Becoming a parent is no walk in the park for anyone and fair enough, there are no exemptions. By the time a child is old enough to differentiate between good and bad, the parent has surely gone through it all. The sudden midnight fever scares, infant temper outbursts, and the 4 a.m. feeding sessions are just a few of the experiences that define a parent.
However, against all the odds, it is during the child’s teen years that most parents become more worried and distressed about their child’s behavior. So, why do teenagers at their puberty conflict with their parents and what should parents do to deal with their kids during their teen years?
Teens in their puberty
Acknowledge the changes they are undergoing
Rightly so, most parents are in more distress about their kids when they hit the puberty mark. Understandably, it is during this period that the teenagers undergo intense developments intellectually, physically and also emotionally. The sudden changes in their bodies tend to impact not only them but also those around them, especially their parents. For this reason, puberty is often a period of conflict between teens and their parents. However, contrary to most people’s perceptions about teens, during this period they tend to be quite idealistic, thoughtful and full of energy. There is no better time for a parent to nurture their kids to grow into the distinctive individuals they will soon become. Nonetheless, to be able to help your child during the teen years, it is important for you to understand how to deal with teens in their puberty.
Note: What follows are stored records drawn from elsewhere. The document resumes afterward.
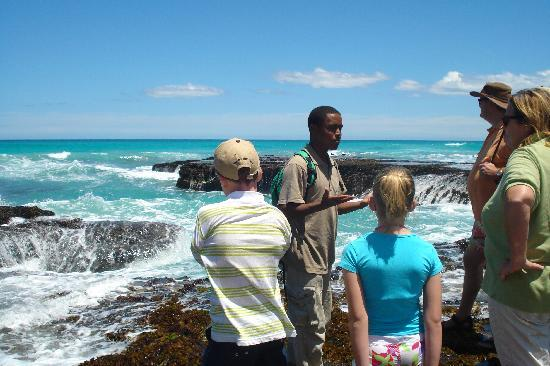 De Hoop Nature Reserve Cottages : Guided walk intertidal pools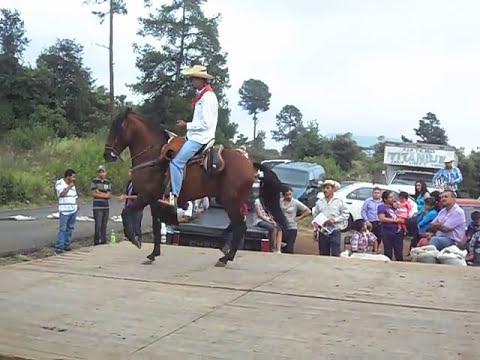 caballos bailadores michoacanos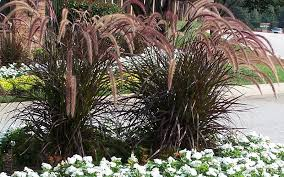 landscaping with purple grass members
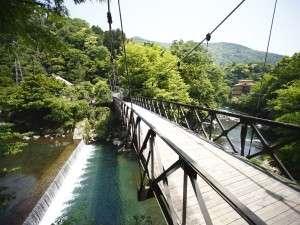 【四季を味わう宿山の茶屋】早川に掛かる吊橋の奥 竹林の中に佇む隠れ家的な宿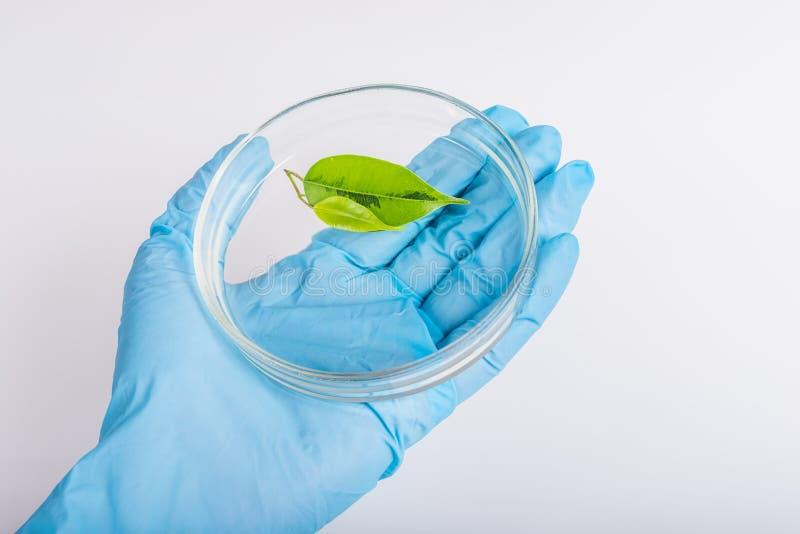 在拿着与植物的手套的手培养皿 免版税库存照片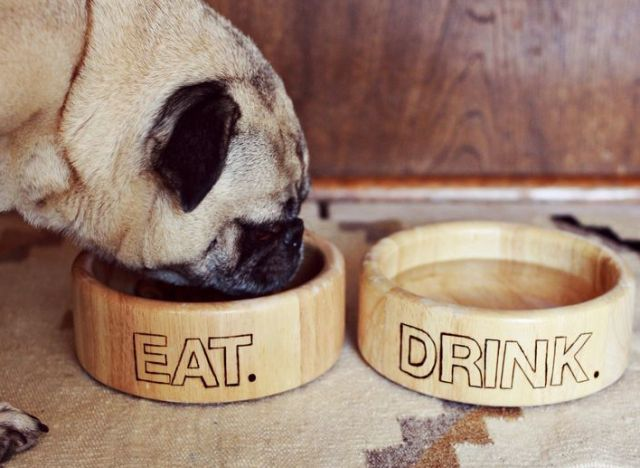 craft of the day pet dishes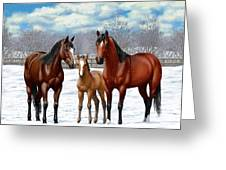 Bay Horses In Winter Pasture Greeting Card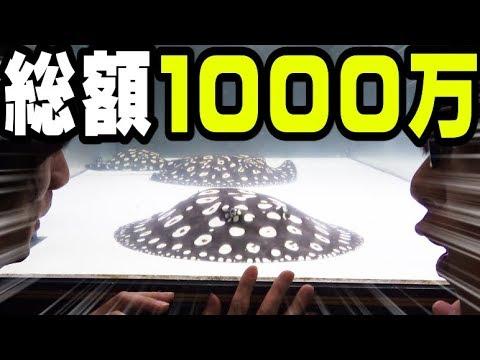 10,000,000円の魚の飼育がとんでもなく凄かった!!!【さえりコラボ#1】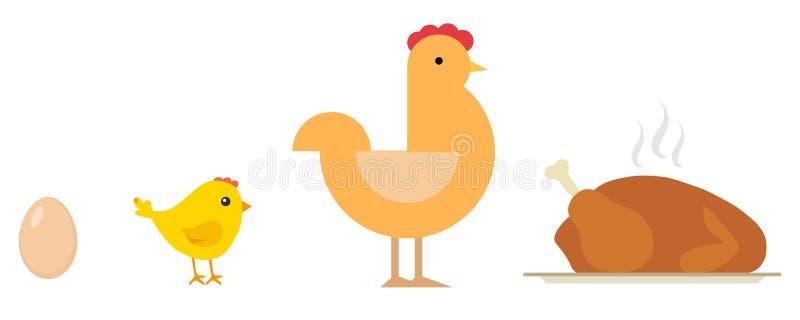 O ovo, pintainho, galinha, cozeu a galinha na bandeja Ciclo de vida da galinha ilustração do vetor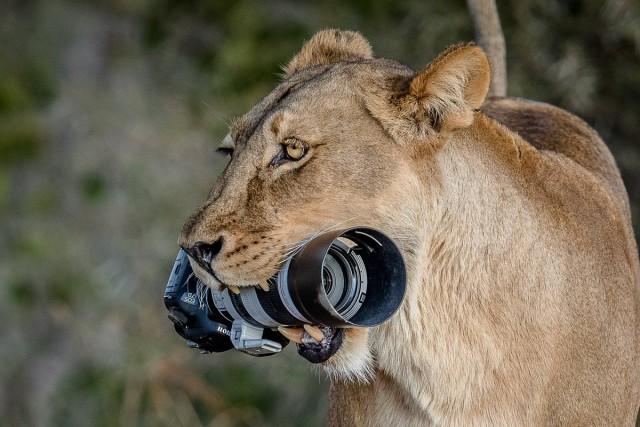 Поменялись местами: львица стащила камеру у фотографа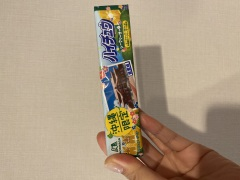 沖縄のおみやげ ハイチュウシークワーサー味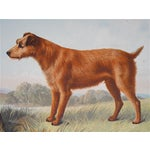Image of Antique Dog Irish Terrier Lithograph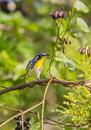 Yellow-throated Warbler On A Branch With Fruits Stock Images - 41734644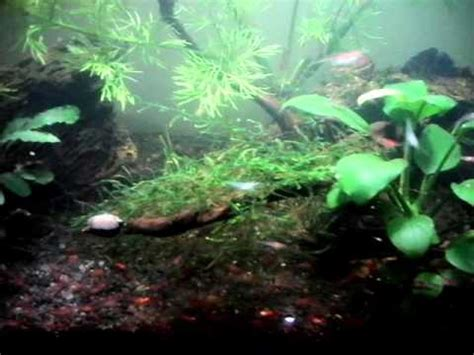 Aquascape 0 7 Co2 khanwarzahid doovi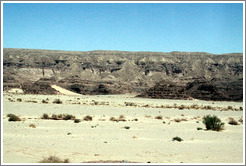 Sinai Desert (grey and beige, with shrubs).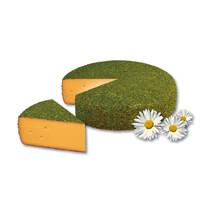 Сыр Швейцарские Альпы в травах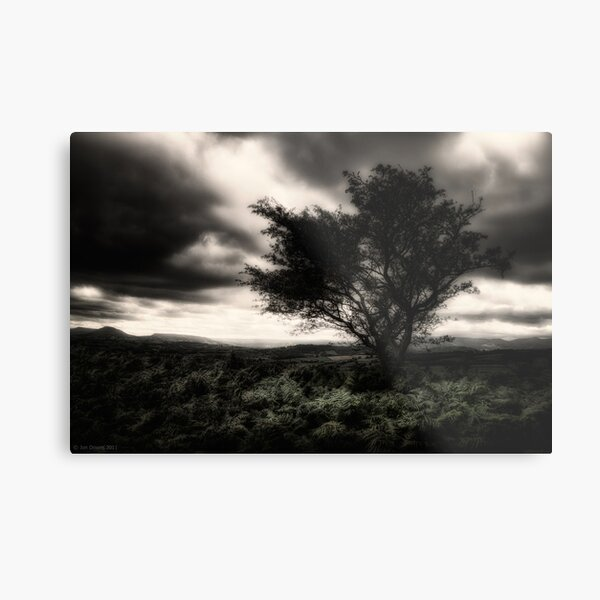 once upon a hill Metal Print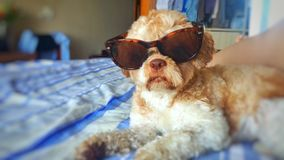 Hundetragende Sonnenbrillen lizenzfreie stockfotografie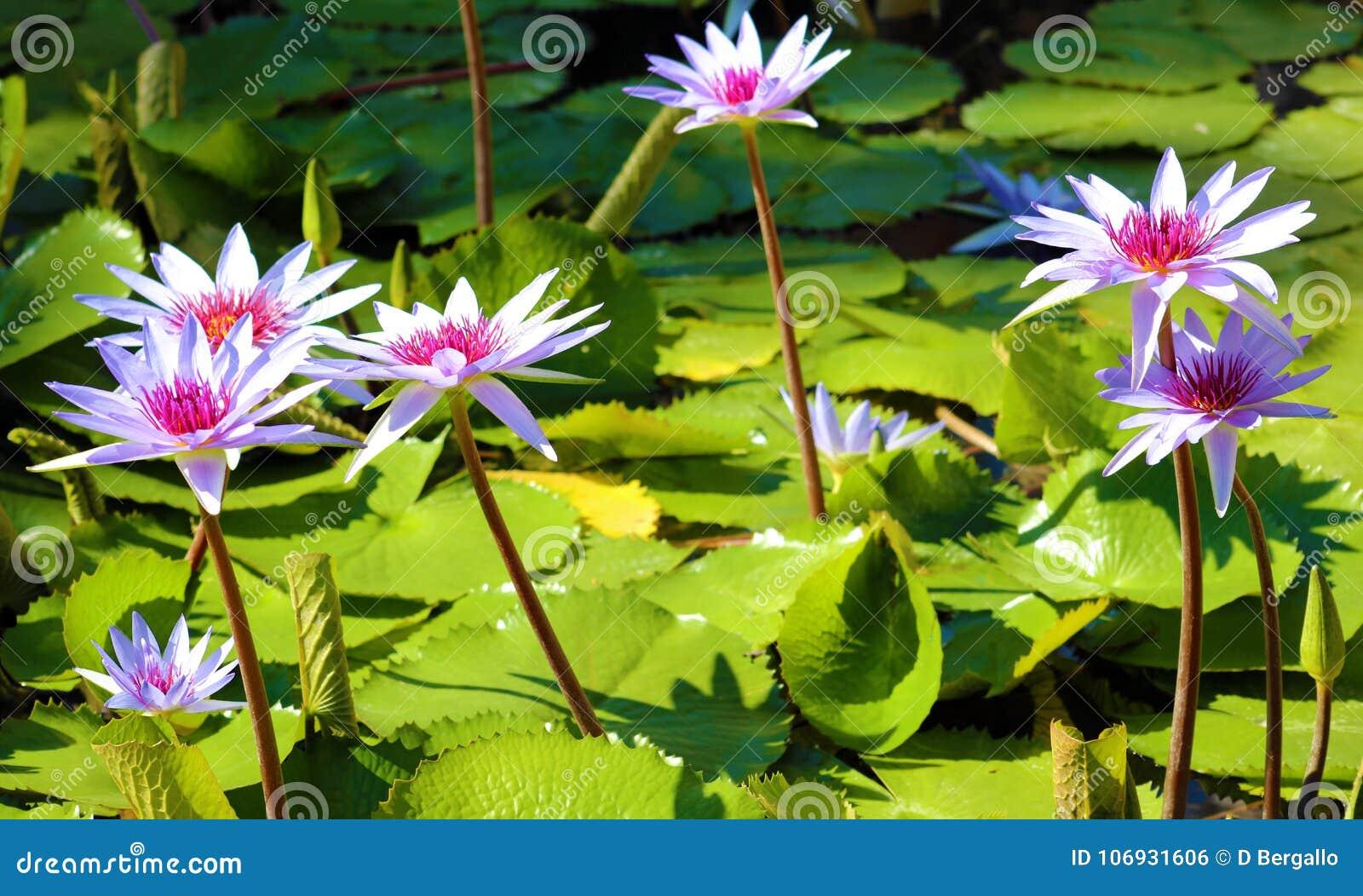 Lily Flower Loto Purple Flor De Loto Beautful Colors Stock Photo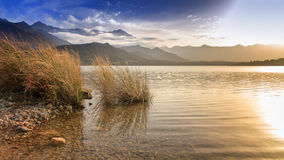 Lac de Codole, Reginu valley in Corsica Stock Photo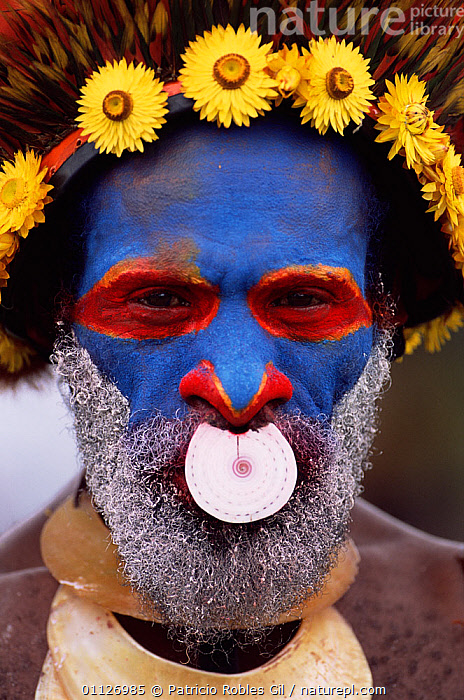 Warrior with painted face, Wahgi valley people, Mt Hagen, Papua New Guinea, 2001  ,  ASIA,FACES,PAINTS,PAPUA NEW GUINEA,PORTRAIT,PORTRAITS,LANDSCAPES,HEADDRESS,MAN,TRIBES,VERTICAL,WEST-AFRICA  ,  Patricio Robles Gil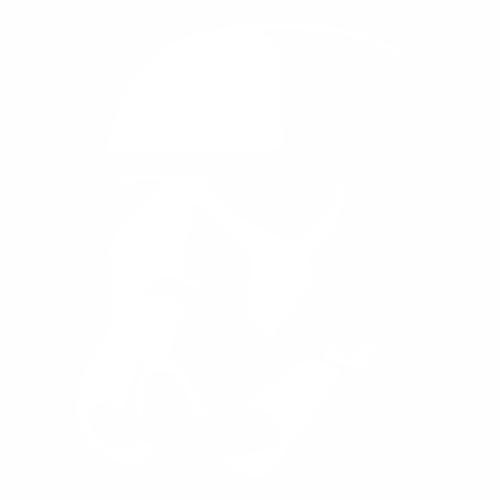 Штурмовик - 6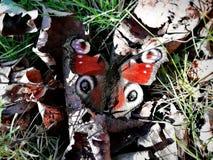 Wiosna motyl na słonecznym dniu zdjęcia royalty free
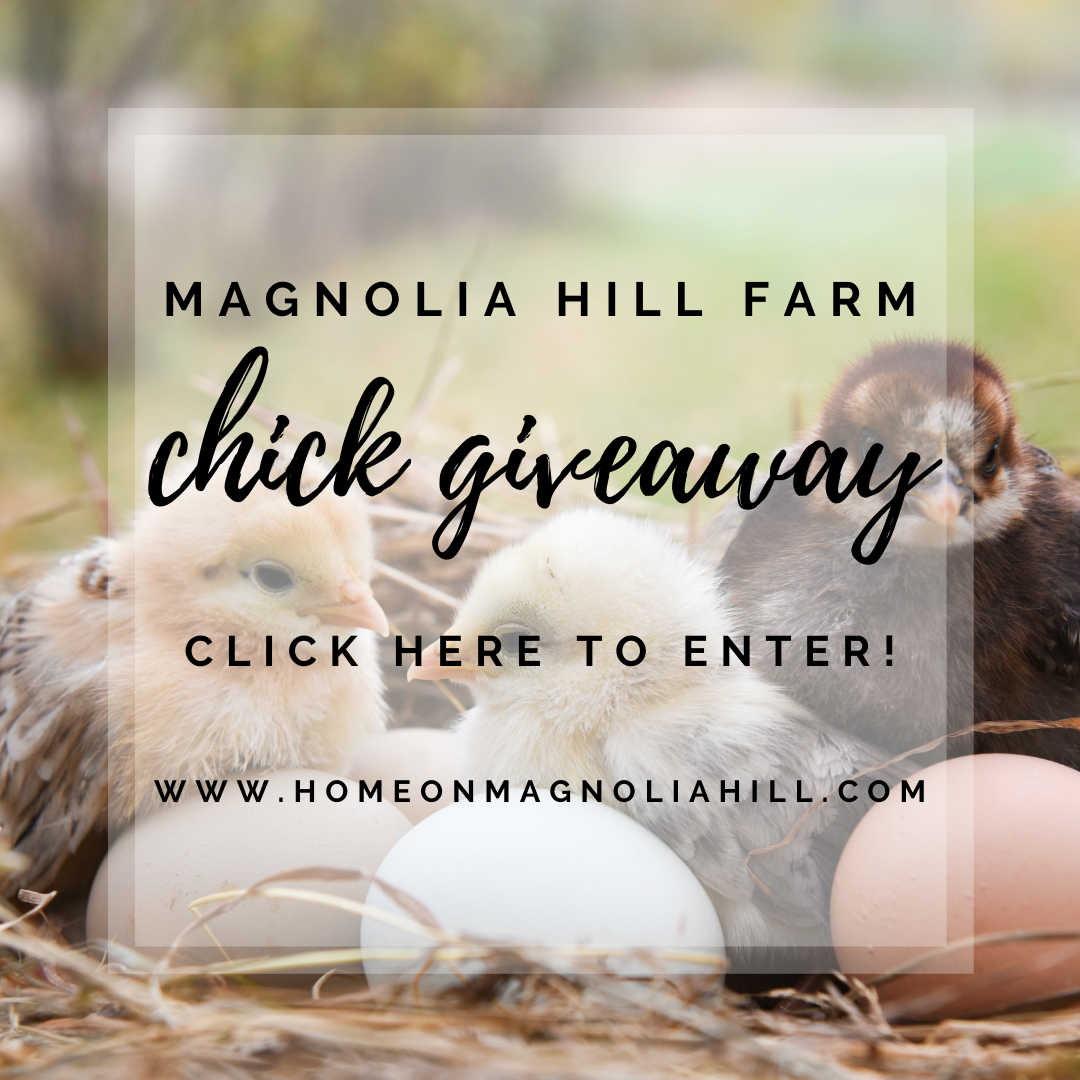 Home on Magnolia Hill Chick Giveaway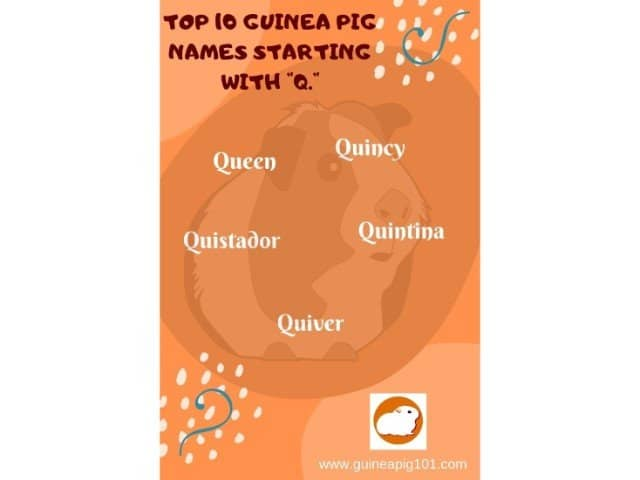 Guinea Pig name starting with q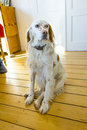 Dog sitting at the wooden floor in the dining room Royalty Free Stock Photo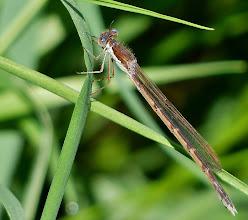 Photo: Gemeine Federlibelle (Platycnemis pennipes)? 1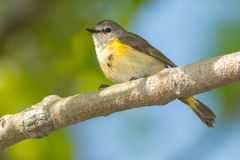 American Redstart. Female American Redstart perched on a branch Stock Photos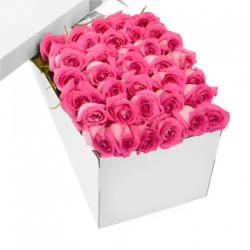 ​60 Pink Roses in a Box Send To Angeles City Philippines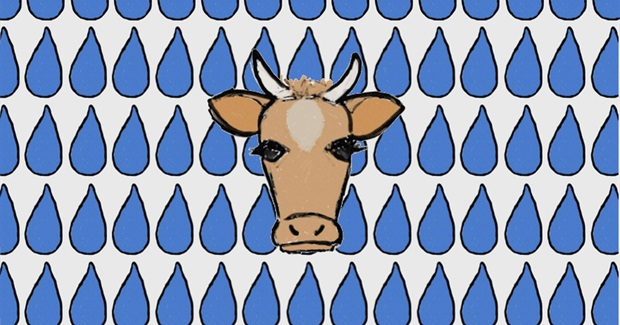 When It Comes to Copious Water Consumption, Animal Ag is the Biggest Offender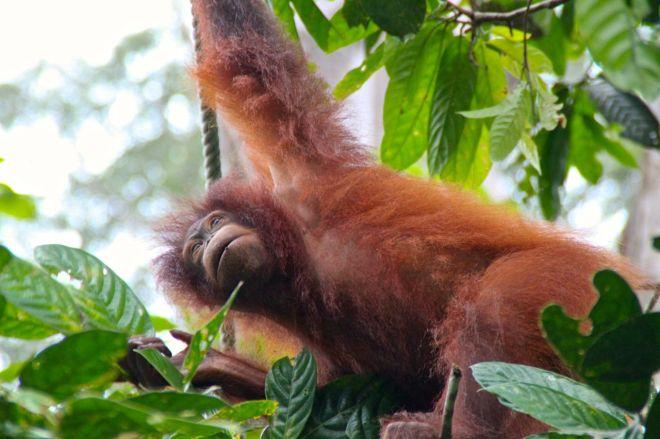 Orang-utan betyder skogsmänniska på malajiska. Och det går verkligen att känna släktskapet. Vi har ca 96-97 % samma DNA (vilket är mindre släktskap än med schimpanserna, men ändå).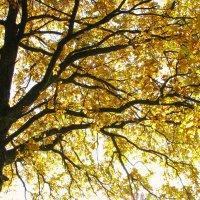золото осени :: Наталья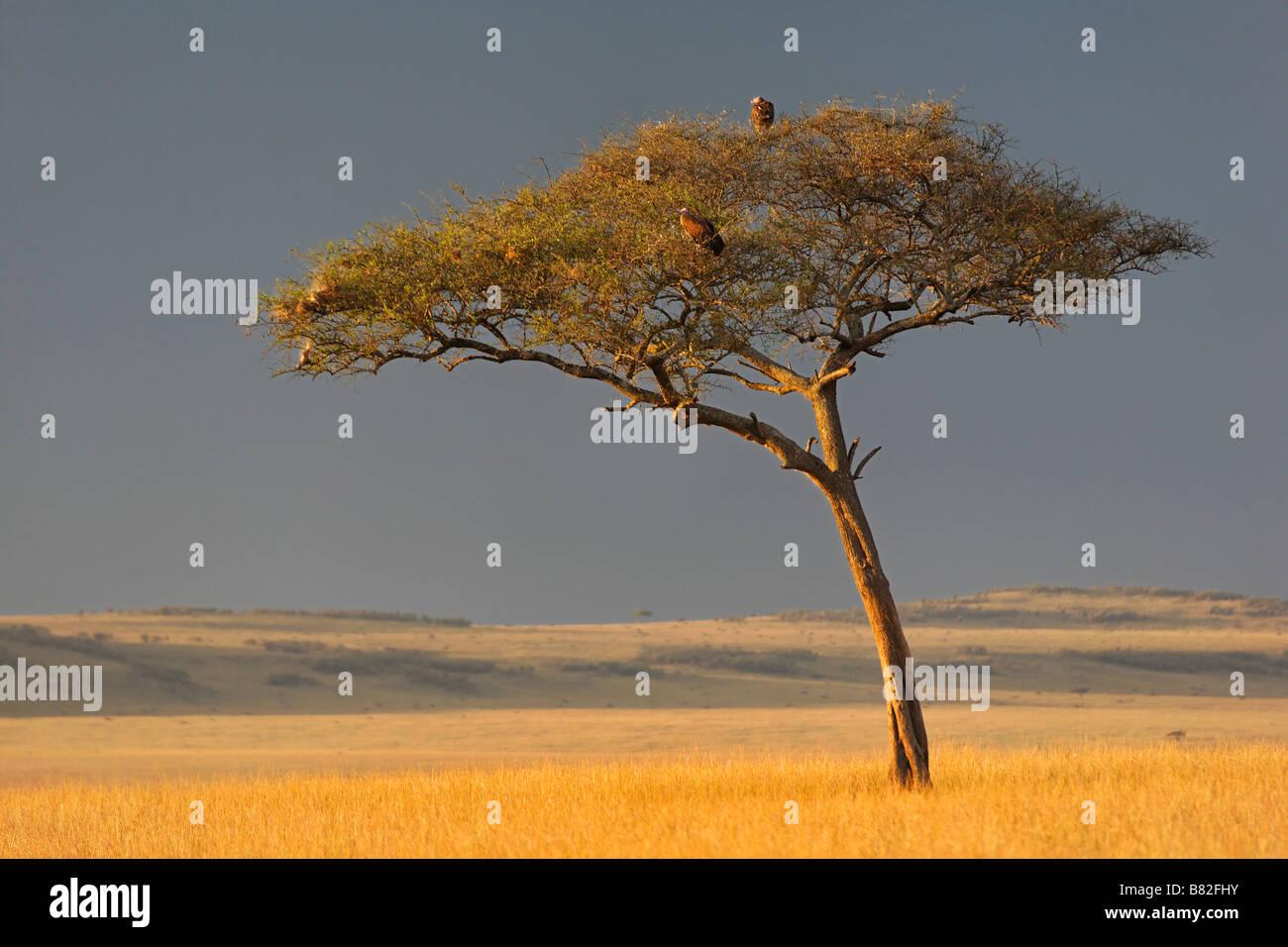 Acacia tree stands along on the golden grasses of the Serengeti in Masai mara National Reserve, Kenya. Stock Photo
Understand teen years and puberty
It is important to understand that different teens hit their puberty differently from their peers. Therefore, as a parent or guardian, it is important to differentiate between puberty and what is seen as normal development. Whereas some teens may start to bloom early, others may experience the changes later on, whereas others experience a slow- but steady development. Therefore, puberty is not only characterized by the growth or development of sexual attributes such as breasts, pubic hair, menses or facial hair but also other unseen changes as well. Some kids may develop physically before they are even ten years old, as such, these kids may be going through adolescent changes which cannot be seen from the outside.
Give them space
During adolescence, most kids change how they behave around their parents and tend to act more independently. At the same moment, they are trying to fit in among their peers. This is often the main cause of conflict with parents and distress episodes. At this stage, it can be quite uncomfortable to discuss puberty and sex with your child considering he or she is distancing himself or herself further from you. However, the more you speak to them about this topic, the more it becomes easier for both of you.
This way, you can encourage positive behavior and your child can freely ask you about the changes happening to them, which in turn makes it easier for them make it through puberty unscathed. If you are unable to speak to your child, or if he or she is not ready or comfortable speaking to you, you can ask another adult to speak to them on your behalf.
During puberty, teens are continuously seeking and practicing independence. Sudden changes in their bodies make them more wary about their identities and differences between them and their peers. Therefore, parents should try to understand the changes their kids are going through and help them achieve the independence they desire in a positive manner. To help them better, give them room to be by themselves, listen to them and make their opinions count even if they differ from yours.